Le déni représente une situation paradoxale dans la mesure où il comporte une partie constructive et une autre destructive. Dans sa fonction la plus noble, le déni sert avant tout à se protéger de la douleur de la prise de conscience. Mais, à l’inverse, il nous empêche d’identifier certaines réalités indispensables au bon déroulement de notre vie. C’est ainsi que certaines personnes vont trop longtemps ignorer des symptômes physiques avant de consulter pour, finalement, se retrouver face au « trop tard » d’une situation médicale dépassée.Ainsi en est-il aussi dans les cas d’alcoolisme ou de boulimie. Le fait de ne pas considérer cette problématique avec toutes ses conséquences médico- psycho-sociales permet aux personnes atteintes d’éviter le sentiment de honte qu’elles ressentiraient inévitablement face à leur trouble comportemental.
Mais le déni les empêche de trouver les moyens de sortir du cercle vicieux de la dépendance. Ce déni de réalité entraînera forcément une accumulation de troubles supplémentaires qui renforceront la nécessité protectrice du déni. D'un côté, le déni fournit un abri temporaire permettant d'oublier les blessures ou de gérer des situations terrifiantes. D'un autre côté, il nous rend aveugle vis-à-vis de nos comportements autodestructeurs ou de ceux des autres envers nous.
Les deux faces du déni ne sont pas égalitaires car, comme nous le verrons, la part négative l’emporte nettement sur la positive.
On observe aussi qu’il y a une évolution dans le temps : le déni est positif et protecteur uniquement à son début. Il évoluera rapidement dans son aspect négatif et destructeur, pour soi tout d’abord, puis pour les autres aussi, par effet ricochet.
Le côté positif du déni
Le déni est une stratégie de défense qui permet d’éviter une réalité trop angoissante. Il nous protège d’une douleur physique ou psychique impossible à assumer.

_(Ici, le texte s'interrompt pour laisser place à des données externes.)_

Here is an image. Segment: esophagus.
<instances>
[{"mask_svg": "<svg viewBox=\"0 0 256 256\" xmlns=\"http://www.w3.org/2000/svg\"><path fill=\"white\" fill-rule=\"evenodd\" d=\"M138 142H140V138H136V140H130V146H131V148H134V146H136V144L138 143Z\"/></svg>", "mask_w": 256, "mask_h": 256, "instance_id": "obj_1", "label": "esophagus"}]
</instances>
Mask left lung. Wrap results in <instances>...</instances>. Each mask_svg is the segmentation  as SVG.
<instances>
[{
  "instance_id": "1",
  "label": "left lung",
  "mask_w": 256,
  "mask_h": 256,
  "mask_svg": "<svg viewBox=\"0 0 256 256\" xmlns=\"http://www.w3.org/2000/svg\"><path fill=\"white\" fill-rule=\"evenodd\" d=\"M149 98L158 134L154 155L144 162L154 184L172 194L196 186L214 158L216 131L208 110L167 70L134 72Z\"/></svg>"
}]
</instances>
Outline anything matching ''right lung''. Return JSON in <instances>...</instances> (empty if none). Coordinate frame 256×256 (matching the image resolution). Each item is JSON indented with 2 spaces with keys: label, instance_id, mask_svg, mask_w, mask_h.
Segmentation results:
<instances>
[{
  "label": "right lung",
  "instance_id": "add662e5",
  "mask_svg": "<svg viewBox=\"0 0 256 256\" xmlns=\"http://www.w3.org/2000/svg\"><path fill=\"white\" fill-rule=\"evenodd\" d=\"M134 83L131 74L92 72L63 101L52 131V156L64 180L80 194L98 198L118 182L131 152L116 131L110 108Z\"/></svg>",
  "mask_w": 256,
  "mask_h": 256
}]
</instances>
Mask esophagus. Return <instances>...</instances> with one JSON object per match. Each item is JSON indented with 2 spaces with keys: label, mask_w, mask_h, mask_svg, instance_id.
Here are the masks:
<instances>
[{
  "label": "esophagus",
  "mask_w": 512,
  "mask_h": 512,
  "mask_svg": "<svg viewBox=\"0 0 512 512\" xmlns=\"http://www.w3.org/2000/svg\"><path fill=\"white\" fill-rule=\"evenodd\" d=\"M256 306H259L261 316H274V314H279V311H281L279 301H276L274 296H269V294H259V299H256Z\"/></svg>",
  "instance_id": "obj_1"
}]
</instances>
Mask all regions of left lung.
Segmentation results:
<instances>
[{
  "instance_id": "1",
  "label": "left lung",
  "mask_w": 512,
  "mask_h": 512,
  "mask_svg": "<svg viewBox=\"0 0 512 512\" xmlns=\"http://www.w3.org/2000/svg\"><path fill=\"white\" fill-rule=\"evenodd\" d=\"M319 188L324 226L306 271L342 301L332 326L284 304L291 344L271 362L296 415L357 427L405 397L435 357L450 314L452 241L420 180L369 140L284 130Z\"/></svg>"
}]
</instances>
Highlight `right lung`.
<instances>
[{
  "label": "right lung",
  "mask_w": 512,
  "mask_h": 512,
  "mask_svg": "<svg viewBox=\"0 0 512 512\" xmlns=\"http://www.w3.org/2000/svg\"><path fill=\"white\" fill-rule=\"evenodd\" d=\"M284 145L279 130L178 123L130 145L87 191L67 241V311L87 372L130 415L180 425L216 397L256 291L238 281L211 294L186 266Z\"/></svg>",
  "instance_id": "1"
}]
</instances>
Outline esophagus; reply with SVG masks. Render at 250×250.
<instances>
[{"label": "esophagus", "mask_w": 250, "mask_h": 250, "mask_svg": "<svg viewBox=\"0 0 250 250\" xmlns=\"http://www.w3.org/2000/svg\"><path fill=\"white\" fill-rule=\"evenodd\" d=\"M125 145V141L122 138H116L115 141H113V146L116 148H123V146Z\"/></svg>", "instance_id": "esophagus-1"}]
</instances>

C’est bien ce qui se passe pour les patient atteints de maladies somatiques graves. Le déni de réalité constitue un mécanisme protecteur face à une mort prochaine, ce qui leur permet de «vivre normalement » en diminuant l’angoisse dont ils risquent de souffrir.
Le déni est aussi un mécanisme fondamental de survie pour tous les enfants qui sont violentés par leurs parents ou autres adultes, que ce soit dans le domaine de la violence éducative ordinaire, mais également celui de la maltraitance et des agressions sexuelles. En effet, si les enfants prenaient vraiment conscience de l’inadéquation ou de l’agressivité de leurs parents, ils ne pourraient plus les aimer.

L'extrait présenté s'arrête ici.